One group throws its protective arms around the president and says he has nothing to do with it as political opponents and just plain weirdos — more on that later — point their fingers at the man in the White House. Another group defends the policies of Democratic leaders who’ve elevated “Kumbaya” — let’s let everyone do as they please — to a new and sickening level against opponents who say their coddling is what has led to the mind-numbing number of mass shootings in this land of the free and home of the brave this year.
(Quick quiz: Do you know how many mass shootings have taken place in America this year alone? Sure, the political buzz that is generated when dozens die keeps those horrors on the news cycle for days — until the president tweets something ridiculous or the person they call OAC says something outlandish — but the two shootings last week brought that total to 250! That’s right, 250. Hooray, hooray, NRA!)
And yet, little is being said while this dialog of dunces rages about the fact that 31 people died in these two most recent shootings. Thirty-one people who did nothing wrong, only went out to the wrong place at the wrong time. But we can’t find sympathy in our hearts for these victims or their grieving families because we’re too worried about our favorite politicians being blamed or our favorite assault weapon coming under attack.
The back-and-forth has included everything from the ridiculous — Democratic political opponents trying to use the deaths of 31 fellow Americans to improve their election chances — to the outrageous — the NRA, and the politicians they’ve bought and paid for, insisting all over again that the Second Amendment to the Constitution guarantees the right to carry assault weapons — to the idiotic — some clown being given air time to go over his theory of how the president is sending subliminal messages to white supremacists.
The whole grotesque exchange is America at its worst.
There was a time in this country that such a tragedy brought out our collective best. We grieved as one, and we did whatever we could — collect contributions, send messages of support, pray — to help the families know that they had an entire nation behind them.

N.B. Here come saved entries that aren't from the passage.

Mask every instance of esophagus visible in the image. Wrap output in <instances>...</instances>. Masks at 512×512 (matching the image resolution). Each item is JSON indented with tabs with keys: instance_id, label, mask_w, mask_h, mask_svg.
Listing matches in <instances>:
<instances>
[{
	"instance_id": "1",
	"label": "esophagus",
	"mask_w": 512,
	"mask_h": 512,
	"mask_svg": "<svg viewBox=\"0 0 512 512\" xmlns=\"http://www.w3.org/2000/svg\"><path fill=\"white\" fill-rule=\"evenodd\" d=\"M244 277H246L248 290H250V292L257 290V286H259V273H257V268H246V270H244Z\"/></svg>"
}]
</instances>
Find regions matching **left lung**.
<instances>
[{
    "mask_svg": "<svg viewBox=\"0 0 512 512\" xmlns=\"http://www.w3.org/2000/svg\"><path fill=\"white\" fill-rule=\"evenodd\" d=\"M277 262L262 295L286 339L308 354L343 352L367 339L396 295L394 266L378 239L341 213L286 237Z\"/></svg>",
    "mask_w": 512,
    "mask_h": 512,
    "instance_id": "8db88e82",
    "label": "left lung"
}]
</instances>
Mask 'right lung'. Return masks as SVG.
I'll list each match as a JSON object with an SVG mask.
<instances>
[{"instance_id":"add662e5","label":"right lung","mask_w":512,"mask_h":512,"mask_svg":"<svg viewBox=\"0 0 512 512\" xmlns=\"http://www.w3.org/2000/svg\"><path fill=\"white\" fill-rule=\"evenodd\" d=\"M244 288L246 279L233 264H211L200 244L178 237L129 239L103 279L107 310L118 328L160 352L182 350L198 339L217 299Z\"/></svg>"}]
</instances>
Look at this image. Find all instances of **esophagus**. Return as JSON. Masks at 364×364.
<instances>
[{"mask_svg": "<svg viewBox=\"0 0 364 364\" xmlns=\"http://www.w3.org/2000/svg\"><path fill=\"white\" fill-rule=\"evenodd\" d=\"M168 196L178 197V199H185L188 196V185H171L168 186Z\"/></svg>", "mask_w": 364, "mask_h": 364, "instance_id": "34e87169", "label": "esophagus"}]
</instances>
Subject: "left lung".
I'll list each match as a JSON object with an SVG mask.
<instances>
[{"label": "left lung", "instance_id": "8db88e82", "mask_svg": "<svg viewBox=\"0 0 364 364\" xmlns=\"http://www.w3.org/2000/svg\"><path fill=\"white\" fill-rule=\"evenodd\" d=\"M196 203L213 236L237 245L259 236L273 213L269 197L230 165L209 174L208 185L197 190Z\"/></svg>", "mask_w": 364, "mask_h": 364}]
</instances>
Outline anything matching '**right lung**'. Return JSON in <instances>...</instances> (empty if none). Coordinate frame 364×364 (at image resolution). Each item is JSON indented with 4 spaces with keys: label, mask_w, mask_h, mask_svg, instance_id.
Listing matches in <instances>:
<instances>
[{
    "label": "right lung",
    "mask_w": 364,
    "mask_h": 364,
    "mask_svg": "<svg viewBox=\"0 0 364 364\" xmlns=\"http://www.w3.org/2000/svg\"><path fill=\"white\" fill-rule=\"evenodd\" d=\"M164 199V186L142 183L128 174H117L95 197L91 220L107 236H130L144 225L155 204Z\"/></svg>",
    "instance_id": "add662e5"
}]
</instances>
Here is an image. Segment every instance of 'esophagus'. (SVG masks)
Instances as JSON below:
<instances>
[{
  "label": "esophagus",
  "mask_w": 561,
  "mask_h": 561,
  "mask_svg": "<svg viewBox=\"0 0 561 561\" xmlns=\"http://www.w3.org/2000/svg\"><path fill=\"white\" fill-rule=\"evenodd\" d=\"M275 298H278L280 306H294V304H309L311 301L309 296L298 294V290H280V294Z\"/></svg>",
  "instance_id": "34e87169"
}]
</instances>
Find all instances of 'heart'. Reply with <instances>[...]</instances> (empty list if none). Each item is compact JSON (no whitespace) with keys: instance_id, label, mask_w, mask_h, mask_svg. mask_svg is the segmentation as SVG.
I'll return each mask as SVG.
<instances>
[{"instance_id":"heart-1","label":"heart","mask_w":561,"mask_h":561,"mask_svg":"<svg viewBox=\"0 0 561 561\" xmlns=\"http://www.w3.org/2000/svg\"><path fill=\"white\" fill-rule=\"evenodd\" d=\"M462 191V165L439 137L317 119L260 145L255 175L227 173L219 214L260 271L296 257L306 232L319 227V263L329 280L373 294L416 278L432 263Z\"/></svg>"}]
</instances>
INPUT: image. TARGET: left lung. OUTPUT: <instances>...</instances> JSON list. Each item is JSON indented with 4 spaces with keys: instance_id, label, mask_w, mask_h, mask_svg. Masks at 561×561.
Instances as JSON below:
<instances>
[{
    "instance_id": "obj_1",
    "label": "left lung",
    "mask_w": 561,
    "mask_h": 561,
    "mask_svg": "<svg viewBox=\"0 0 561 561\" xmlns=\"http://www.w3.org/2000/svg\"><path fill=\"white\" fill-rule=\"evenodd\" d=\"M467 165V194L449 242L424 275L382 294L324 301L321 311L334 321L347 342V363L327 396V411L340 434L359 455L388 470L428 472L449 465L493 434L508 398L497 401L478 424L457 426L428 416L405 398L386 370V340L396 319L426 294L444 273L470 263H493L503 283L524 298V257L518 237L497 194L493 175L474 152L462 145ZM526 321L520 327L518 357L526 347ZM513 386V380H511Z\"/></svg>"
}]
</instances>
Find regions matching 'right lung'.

Now, we’re worried that the politician we blindly follow might be accused of sparking these tragedies, so we go on the defensive, making sure everyone within our separate spheres of influence knows that our man is on the side of right; it’s his opponents who are to blame. And the back-and-forth continues, taking on a perverted life of its own.
Meanwhile, 31 American families are burying 31 of their loved ones, their pain compounded every time they turn on a TV or radio, read a newspaper or go online and see their dead being used as pawns in a sick chess game by people who have sold their souls to their political parties/ideologies of choice.
Who’s to blame for all these 250 and counting mass shootings in a country that was founded as a place where people could express their own thoughts and live their own lives without fear of reprisal ... because our Constitution guarantees us that? We all are. God help us, by our own neglect and unconcern for those lost among us, we’re all to blame.